■ Information given ■

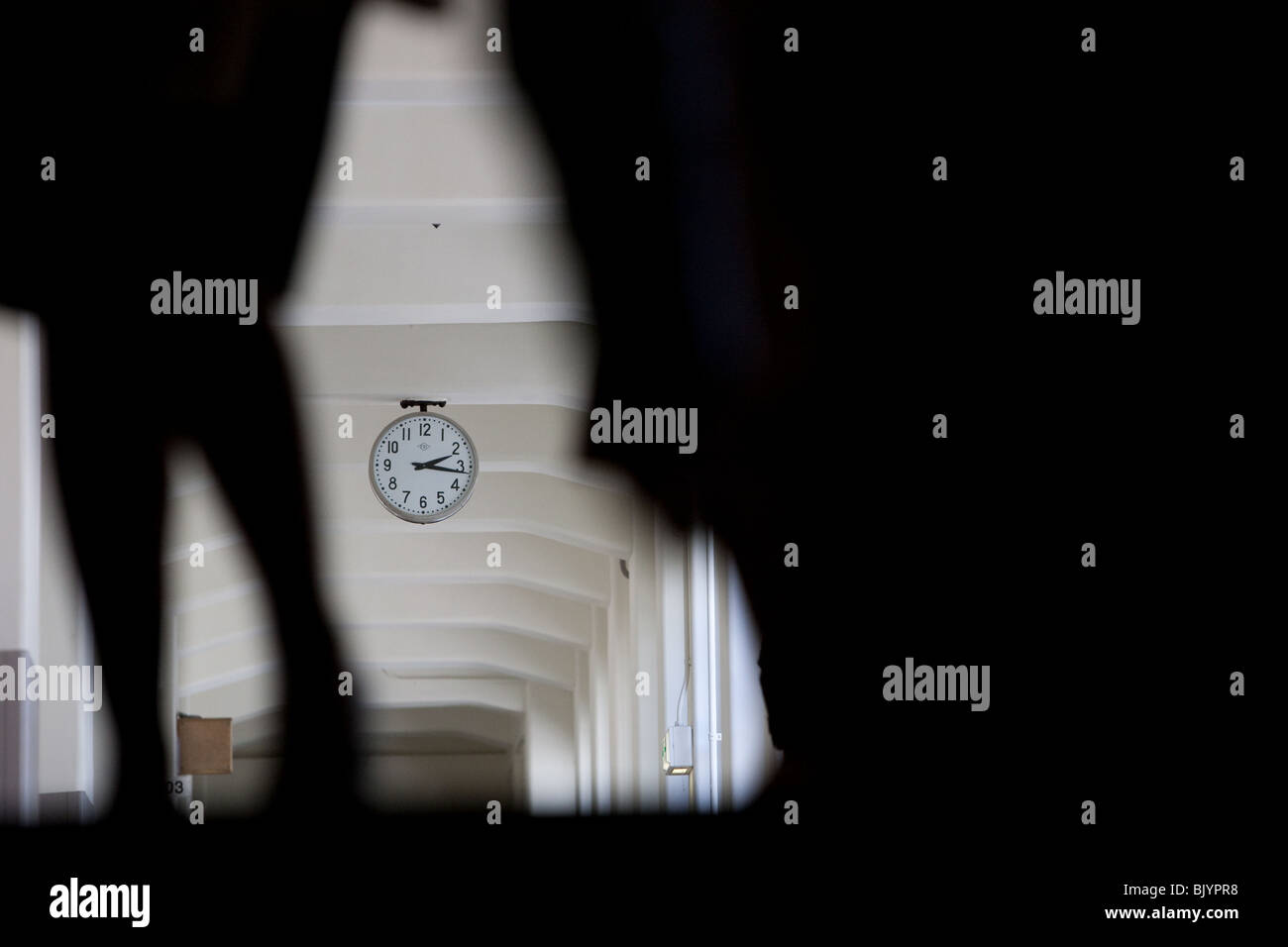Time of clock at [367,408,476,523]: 2:16
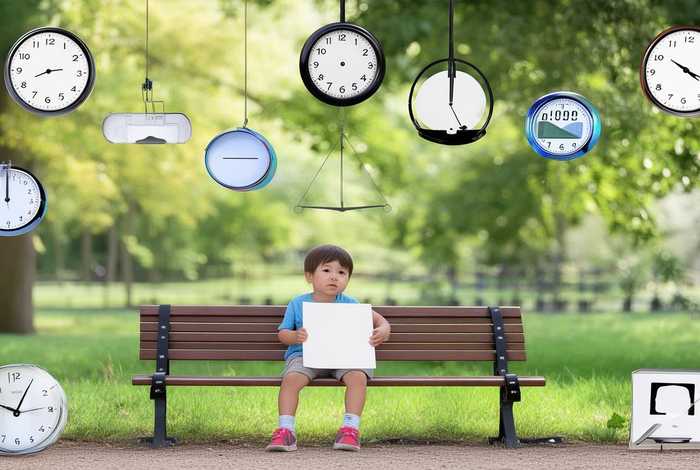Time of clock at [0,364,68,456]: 10:05
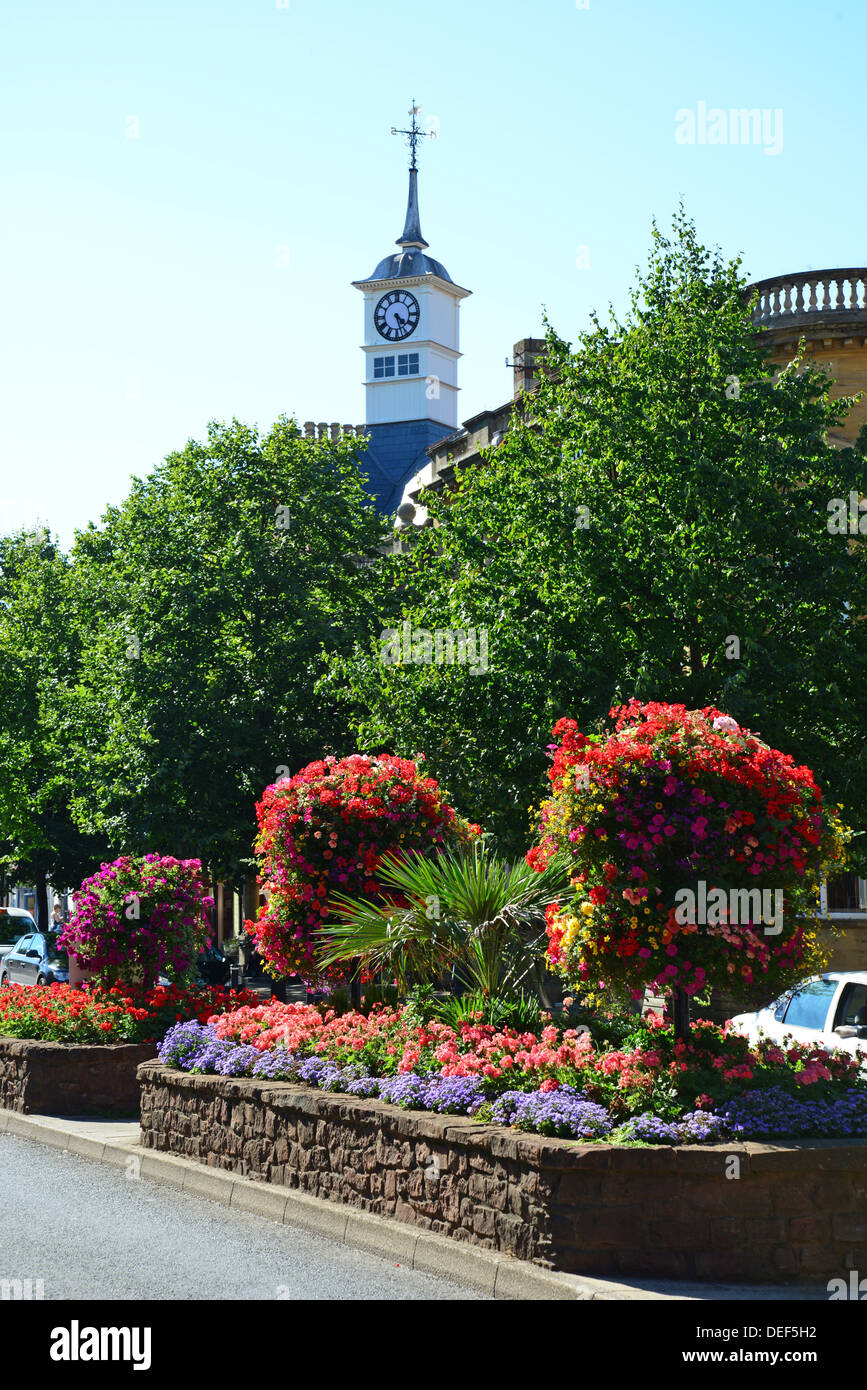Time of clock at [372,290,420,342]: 4:27
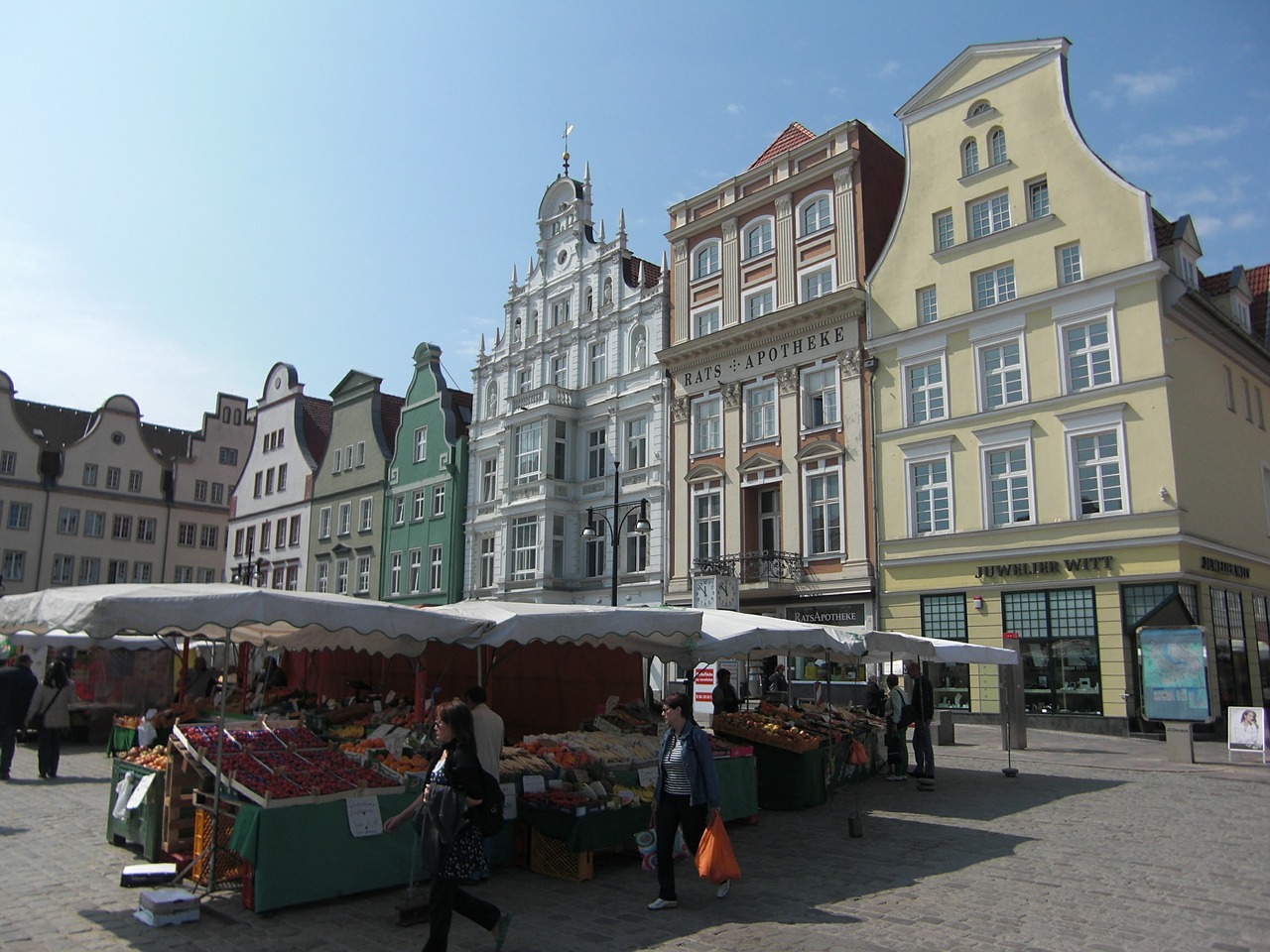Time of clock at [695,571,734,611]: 11:52
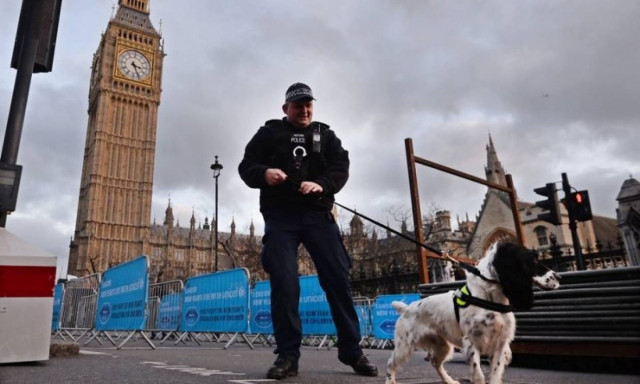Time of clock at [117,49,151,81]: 3:26
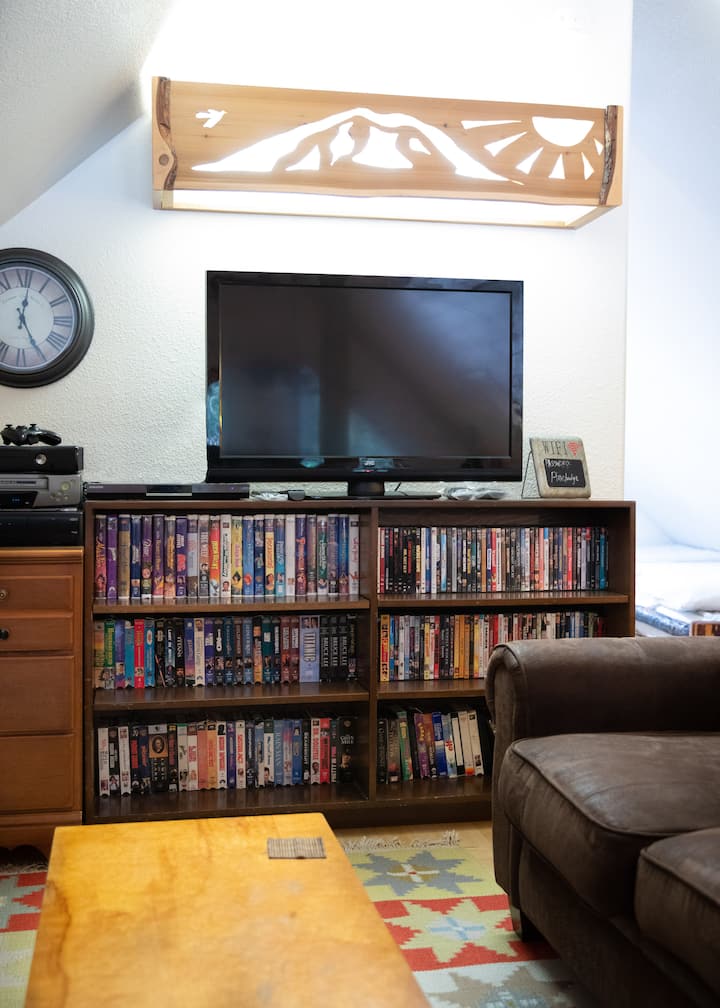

■ Exercise prompt ■
Render the records above as a JSON list of strings with one string per line, skipping any blank lines. Leave the pictures out of the answer.

■ Worked solution ■
[
  "Time of clock at [367,408,476,523]: 2:16",
  "Time of clock at [0,364,68,456]: 10:05",
  "Time of clock at [372,290,420,342]: 4:27",
  "Time of clock at [695,571,734,611]: 11:52",
  "Time of clock at [117,49,151,81]: 3:26"
]